## Vorliegender Text
——
Entscheiden können wir nur dann, wenn wir mehrere, vermeintlich gleichwertige Optionen haben. Ist eine der Optionen höherwertiger oder vom Preis her besser, ist klar welche Option wir wählen. Dann müssen wir im Grunde gar nicht entscheiden. Es braucht für eine echte Entscheidungssituation also immer mindestens zwei zunächst mal gleichwertig erscheinende Optionen.
Darüber hinaus muss die Situation so sein, dass die verschiedenen Optionen nicht gleichzeitig realisiert werden können. Sonst müsste ich nicht wählen.

Entscheiden heißt also, sich von einer oder mehreren alternativen Optionen zu verabschieden, sich von ihnen zu trennen.

Und jetzt kommt das Spannungsfeld, was für unsere Schwierigkeiten beim Entscheiden verantwortlich ist.
Jede Entscheidung bezieht sich auf die Zukunft, also auf etwas, dass mit Ungewissheit verbunden ist. Im Rahmen des Entscheidungsprozesses müssen wir Annahmen über die Zukunft treffen. Und trotz sorgfältiger Abwägung bleibt immer eine Restunsicherheit, dass sich die Entscheidung später und im Nachhinein, in der Rückschau als falsch herausstellt.
——
## Erfasste Daten

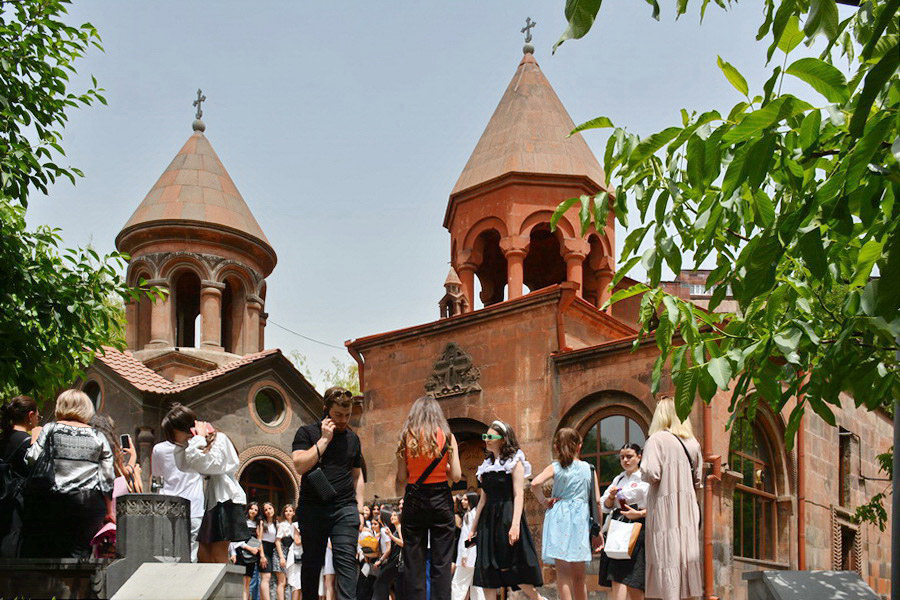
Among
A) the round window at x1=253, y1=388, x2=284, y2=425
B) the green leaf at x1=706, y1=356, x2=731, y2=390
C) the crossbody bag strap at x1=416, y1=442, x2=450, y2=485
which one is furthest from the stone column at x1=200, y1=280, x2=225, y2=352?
——
## Arbeitsauftrag
Wie lautet im Text über das Entscheiden die Stelle von „Jede Entscheidung bezieht“ bis einschließlich „als falsch herausstellt.“? Gib sie wortgetreu aus. Die Daten haben mit dem vorliegenden Text nichts zu tun.

## Übungsergebnis
Jede Entscheidung bezieht sich auf die Zukunft, also auf etwas, dass mit Ungewissheit verbunden ist. Im Rahmen des Entscheidungsprozesses müssen wir Annahmen über die Zukunft treffen. Und trotz sorgfältiger Abwägung bleibt immer eine Restunsicherheit, dass sich die Entscheidung später und im Nachhinein, in der Rückschau als falsch herausstellt.